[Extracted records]
--------

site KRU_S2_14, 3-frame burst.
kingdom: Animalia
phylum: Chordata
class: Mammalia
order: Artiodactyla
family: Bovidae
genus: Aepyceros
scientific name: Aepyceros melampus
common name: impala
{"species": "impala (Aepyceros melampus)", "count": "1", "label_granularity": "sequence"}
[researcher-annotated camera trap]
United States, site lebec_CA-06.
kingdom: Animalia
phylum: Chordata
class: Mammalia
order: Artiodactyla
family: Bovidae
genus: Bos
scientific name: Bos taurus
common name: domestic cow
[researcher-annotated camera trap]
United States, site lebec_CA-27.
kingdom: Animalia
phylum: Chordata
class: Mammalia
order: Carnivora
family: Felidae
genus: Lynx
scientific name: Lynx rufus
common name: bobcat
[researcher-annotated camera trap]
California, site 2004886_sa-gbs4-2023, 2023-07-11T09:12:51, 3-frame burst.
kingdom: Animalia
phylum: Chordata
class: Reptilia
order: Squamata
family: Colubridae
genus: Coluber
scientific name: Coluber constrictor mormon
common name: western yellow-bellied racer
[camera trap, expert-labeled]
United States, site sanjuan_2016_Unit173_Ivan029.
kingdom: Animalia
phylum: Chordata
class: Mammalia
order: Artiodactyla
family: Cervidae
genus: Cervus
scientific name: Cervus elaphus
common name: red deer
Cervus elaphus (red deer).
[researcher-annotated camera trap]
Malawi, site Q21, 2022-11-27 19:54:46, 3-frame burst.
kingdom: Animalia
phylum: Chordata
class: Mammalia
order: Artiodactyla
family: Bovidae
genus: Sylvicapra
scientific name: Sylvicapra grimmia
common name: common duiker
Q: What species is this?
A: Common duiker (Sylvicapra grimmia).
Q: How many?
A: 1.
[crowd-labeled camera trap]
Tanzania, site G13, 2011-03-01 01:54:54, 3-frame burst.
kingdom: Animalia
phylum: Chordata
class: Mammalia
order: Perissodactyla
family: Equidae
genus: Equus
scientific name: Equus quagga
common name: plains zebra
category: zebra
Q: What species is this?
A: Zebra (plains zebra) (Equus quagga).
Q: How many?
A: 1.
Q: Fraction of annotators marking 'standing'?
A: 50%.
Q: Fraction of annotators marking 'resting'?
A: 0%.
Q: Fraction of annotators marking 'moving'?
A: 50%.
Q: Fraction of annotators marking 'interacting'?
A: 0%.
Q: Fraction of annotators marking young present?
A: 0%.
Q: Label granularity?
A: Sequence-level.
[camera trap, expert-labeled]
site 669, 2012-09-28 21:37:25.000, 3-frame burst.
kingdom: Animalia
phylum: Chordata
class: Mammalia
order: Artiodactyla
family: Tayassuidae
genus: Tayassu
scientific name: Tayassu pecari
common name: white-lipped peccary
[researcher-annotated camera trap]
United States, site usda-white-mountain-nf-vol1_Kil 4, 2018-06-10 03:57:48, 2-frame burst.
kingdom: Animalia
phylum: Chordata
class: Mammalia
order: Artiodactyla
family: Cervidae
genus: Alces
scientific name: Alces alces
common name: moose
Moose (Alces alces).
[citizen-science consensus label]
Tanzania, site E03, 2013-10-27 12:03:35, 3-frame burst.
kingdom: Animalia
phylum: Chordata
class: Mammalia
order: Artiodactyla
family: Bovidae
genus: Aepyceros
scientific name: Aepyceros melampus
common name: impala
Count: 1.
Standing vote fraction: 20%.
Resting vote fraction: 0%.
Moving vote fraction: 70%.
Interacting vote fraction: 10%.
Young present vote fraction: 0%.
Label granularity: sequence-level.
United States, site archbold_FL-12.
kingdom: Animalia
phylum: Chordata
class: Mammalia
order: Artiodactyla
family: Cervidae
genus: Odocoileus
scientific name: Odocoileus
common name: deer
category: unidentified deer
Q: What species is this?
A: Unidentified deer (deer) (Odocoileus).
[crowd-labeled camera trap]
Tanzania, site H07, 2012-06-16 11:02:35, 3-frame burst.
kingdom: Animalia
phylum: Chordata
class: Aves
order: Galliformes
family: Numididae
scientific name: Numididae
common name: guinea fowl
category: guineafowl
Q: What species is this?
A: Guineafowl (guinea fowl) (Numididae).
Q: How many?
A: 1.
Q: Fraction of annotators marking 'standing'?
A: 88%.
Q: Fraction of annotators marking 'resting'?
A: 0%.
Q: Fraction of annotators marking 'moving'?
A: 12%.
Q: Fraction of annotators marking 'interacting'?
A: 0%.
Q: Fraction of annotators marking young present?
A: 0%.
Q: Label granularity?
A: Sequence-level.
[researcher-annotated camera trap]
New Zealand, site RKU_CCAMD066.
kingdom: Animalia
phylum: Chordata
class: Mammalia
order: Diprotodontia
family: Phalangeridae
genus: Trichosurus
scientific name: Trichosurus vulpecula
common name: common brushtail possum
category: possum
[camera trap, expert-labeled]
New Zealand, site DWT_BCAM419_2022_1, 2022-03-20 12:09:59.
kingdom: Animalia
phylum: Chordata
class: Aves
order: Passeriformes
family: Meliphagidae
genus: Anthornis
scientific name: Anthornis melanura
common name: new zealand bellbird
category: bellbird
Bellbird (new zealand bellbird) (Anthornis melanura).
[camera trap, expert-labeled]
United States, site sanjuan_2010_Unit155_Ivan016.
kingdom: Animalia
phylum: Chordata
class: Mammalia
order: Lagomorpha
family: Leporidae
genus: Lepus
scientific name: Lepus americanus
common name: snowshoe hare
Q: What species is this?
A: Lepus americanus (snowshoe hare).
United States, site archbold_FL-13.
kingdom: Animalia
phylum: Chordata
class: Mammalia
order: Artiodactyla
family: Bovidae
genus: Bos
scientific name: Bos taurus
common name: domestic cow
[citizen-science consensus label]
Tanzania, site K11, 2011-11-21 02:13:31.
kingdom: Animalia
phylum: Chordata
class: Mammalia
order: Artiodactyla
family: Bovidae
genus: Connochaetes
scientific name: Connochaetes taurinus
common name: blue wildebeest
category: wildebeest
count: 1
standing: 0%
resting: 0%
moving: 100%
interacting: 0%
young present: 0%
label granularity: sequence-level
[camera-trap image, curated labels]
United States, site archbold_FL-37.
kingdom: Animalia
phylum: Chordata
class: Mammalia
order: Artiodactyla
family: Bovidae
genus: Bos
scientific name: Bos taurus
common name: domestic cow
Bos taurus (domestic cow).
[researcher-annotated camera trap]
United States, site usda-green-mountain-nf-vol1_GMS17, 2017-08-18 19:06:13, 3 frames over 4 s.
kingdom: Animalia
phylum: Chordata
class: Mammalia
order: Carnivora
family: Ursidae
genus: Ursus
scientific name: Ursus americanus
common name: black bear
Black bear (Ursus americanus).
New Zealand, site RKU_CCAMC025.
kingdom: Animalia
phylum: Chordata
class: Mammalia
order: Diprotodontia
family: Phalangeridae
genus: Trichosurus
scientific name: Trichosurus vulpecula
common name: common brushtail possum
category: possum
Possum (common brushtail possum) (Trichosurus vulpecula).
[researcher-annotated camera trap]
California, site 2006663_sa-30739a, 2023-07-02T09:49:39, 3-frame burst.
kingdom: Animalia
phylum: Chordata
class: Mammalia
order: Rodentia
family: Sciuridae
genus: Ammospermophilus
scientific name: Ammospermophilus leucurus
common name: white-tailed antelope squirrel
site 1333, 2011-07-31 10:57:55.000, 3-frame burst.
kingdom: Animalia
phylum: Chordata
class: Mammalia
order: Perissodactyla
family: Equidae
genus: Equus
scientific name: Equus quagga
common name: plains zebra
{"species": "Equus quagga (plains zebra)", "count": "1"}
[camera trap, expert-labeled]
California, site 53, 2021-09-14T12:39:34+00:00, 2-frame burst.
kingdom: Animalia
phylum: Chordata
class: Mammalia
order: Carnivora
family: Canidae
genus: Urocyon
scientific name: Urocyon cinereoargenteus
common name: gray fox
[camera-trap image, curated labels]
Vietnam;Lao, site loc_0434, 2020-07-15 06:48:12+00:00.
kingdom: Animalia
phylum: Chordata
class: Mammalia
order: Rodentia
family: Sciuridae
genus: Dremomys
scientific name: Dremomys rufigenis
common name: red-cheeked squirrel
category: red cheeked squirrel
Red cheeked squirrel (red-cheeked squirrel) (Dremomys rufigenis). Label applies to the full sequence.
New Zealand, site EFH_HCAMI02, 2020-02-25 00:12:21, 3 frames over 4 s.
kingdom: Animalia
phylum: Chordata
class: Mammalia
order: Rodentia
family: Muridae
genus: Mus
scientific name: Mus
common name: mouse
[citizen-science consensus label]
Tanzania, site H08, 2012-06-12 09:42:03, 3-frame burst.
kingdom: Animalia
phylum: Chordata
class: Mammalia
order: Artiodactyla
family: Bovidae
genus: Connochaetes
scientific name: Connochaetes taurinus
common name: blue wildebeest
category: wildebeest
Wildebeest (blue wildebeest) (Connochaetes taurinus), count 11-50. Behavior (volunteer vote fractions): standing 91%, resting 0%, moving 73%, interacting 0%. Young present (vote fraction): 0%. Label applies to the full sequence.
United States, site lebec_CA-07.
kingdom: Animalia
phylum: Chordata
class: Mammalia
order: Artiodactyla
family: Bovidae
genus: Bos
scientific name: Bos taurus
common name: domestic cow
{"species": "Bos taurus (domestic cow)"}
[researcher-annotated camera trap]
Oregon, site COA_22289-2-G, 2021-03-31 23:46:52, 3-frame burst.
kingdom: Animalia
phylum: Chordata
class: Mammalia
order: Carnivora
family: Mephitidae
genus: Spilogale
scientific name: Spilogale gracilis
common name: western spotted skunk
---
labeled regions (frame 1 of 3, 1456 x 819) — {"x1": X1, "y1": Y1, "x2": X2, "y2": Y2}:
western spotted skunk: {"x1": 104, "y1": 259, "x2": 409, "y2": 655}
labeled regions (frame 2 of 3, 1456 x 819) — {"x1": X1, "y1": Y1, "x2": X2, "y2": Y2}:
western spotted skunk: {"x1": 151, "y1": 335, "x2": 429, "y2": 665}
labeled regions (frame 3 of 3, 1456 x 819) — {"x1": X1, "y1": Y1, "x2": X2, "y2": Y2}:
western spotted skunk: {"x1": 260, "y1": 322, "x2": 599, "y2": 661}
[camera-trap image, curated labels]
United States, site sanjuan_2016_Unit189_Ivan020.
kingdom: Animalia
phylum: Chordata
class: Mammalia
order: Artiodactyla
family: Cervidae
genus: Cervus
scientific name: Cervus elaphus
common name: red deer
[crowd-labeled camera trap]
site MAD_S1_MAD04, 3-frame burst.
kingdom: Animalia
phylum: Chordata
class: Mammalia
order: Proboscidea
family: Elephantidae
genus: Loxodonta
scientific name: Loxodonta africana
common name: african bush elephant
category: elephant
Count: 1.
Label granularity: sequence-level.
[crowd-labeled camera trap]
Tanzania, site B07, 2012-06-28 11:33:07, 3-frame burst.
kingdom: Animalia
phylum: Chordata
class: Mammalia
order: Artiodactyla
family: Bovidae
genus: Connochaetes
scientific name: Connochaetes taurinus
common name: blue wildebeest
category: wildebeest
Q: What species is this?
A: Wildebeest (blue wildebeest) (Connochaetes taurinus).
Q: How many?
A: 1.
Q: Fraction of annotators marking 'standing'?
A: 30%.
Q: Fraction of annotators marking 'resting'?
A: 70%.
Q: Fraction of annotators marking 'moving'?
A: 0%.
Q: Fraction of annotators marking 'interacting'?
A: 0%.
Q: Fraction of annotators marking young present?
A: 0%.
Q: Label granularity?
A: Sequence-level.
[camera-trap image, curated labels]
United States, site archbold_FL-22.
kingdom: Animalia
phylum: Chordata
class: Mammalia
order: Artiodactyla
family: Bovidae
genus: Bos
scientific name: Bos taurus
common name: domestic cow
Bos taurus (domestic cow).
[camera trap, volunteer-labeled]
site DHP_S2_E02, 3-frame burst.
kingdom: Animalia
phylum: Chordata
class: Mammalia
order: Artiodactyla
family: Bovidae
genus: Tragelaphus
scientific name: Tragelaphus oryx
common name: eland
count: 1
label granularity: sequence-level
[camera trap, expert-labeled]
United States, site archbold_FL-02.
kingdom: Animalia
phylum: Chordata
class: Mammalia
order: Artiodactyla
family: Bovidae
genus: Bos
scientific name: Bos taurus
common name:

--------

**Exercise directions**
In the records above, find the line containing "United States, site lebec_CA-06." and restate word for word every line from the first through that one.

**Written solution**
site KRU_S2_14, 3-frame burst.
kingdom: Animalia
phylum: Chordata
class: Mammalia
order: Artiodactyla
family: Bovidae
genus: Aepyceros
scientific name: Aepyceros melampus
common name: impala
{"species": "impala (Aepyceros melampus)", "count": "1", "label_granularity": "sequence"}
[researcher-annotated camera trap]
United States, site lebec_CA-06.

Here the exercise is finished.